O estudo da FGV levou em conta os dados de descarte de 58.373 indústrias classificadas como de transformação. A água consumida por essas instalações tem duas origens: ou é captada diretamente no manancial, com permissão dos órgãos competentes, ou vem de redes públicas de abastecimento. Cerca de 9 litros a cada 10 litros consumidos pela industria tem origem em poços artesianos.


Parte dos efluentes industriais que é gerada é tratada localmente pelas próprias indústrias. Para isso, além de todo o equipamento adequado, é necessária uma outorga junto ao Departamento de Águas e Energia Elétrica (DAEE) para que o efluente tratado seja descartado de forma adequada na natureza.

Outra parte dos efluentes industriais é transportada das indústrias por meio de caminhões para descarte direto em estações de tratamento de efluentes especialmente projetadas para esse recebimento. Para isso, a Cetesb deve emitir o Cadri, a Certificado de Aprovação para Destinação de Resíduos Industriais.

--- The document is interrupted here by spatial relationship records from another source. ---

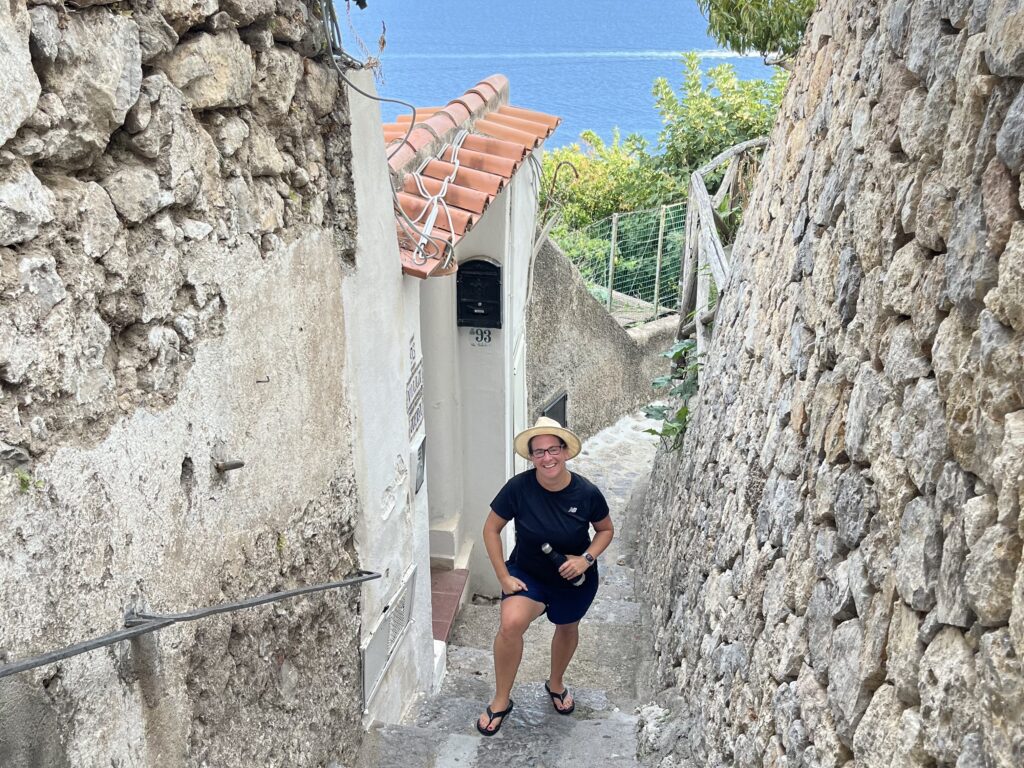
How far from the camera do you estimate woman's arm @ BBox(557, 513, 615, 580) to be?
3.93 metres

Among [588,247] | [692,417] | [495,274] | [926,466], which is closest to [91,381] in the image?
[926,466]

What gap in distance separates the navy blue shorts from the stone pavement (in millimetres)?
513

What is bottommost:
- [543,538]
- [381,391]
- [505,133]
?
[543,538]

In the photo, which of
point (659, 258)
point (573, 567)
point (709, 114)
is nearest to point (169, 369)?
point (573, 567)

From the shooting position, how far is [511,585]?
13.2 ft

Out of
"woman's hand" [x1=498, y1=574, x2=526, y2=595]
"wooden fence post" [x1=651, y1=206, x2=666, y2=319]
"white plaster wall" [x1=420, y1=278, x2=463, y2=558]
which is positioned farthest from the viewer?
"wooden fence post" [x1=651, y1=206, x2=666, y2=319]

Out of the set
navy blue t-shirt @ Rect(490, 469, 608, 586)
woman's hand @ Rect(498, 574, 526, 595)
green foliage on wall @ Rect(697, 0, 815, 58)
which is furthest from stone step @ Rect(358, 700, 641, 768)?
green foliage on wall @ Rect(697, 0, 815, 58)

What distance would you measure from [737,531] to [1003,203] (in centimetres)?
187

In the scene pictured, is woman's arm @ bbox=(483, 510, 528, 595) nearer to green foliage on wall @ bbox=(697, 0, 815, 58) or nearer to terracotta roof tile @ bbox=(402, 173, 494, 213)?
terracotta roof tile @ bbox=(402, 173, 494, 213)

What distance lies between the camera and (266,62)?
2723 mm

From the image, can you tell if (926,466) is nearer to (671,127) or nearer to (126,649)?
(126,649)

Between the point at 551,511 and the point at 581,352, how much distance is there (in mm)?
6956

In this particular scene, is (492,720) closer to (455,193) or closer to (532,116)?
(455,193)

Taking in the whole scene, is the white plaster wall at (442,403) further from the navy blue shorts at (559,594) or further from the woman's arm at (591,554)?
the woman's arm at (591,554)
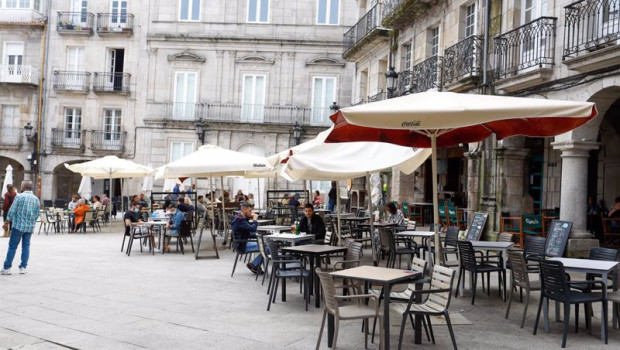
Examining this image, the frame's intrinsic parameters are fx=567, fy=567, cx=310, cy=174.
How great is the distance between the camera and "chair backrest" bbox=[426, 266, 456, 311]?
18.1ft

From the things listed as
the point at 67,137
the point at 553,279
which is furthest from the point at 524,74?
the point at 67,137

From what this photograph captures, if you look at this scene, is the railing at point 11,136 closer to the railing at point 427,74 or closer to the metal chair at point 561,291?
the railing at point 427,74

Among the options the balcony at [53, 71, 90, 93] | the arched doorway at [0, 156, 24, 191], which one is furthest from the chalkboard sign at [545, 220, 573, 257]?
the arched doorway at [0, 156, 24, 191]

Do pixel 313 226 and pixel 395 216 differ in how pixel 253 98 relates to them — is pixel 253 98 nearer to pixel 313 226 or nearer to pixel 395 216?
pixel 395 216

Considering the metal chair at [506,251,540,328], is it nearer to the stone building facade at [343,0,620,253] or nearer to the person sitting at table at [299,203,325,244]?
the person sitting at table at [299,203,325,244]

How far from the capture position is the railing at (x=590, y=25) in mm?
9984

Cerca de 90% do consumo de água vem dos poços artesianos, ou seja da captação direta da indústria, e cerca de 90% dos efluentes estão sob responsabilidade de tratamento pela própria indústria.

Como mudar esse quadro

Segundo o estudo, a dificuldade no monitoramento do descarte de efluentes passa também pela dificuldade em se medir a água consumida a partir de poços artesianos.

Conforme a pesquisa, o consumo industrial total na RMSP foi estimado em 10,76 m3/s (metro cúbico por segundo), correspondente a 0,85 m3/s a partir de redes públicas de abastecimento e 9,91 m3/s de captação direta de mananciais.

Por isso, uma das propostas dos pesquisadores da FGV é de que se faça “a hidrometração de todos os poços da RMSP e sistema de monitoramento à distância, permitindo controlar o consumo de água a partir de poços artesianos e estimar e fiscalizar o descarte”.

Outra proposta é inserir nos critérios de financiamento de bancos públicos e privados declaração sobre aderência da empresa e fornecedores quanto ao descarte de seus efluentes. Além da exigência, seria fundamental a fiscalização constante do descarte de efluentes por parte dos órgãos financiadores.

O estudo defende ainda a criação de um selo de lançamento sustentável, à exemplo do selo azul e verde, criado pelo governo paulista, que certifica os municípios a partir da adoção de práticas sustentáveis.

Essa certificação serve para orientar a política de concessão de financiamentos a municípios. A ideia é que um selo voltado para o lançamento de efluentes incentive os municípios e Estados a combater o descarte ilegal de esgoto e terem seus esforços reconhecidos.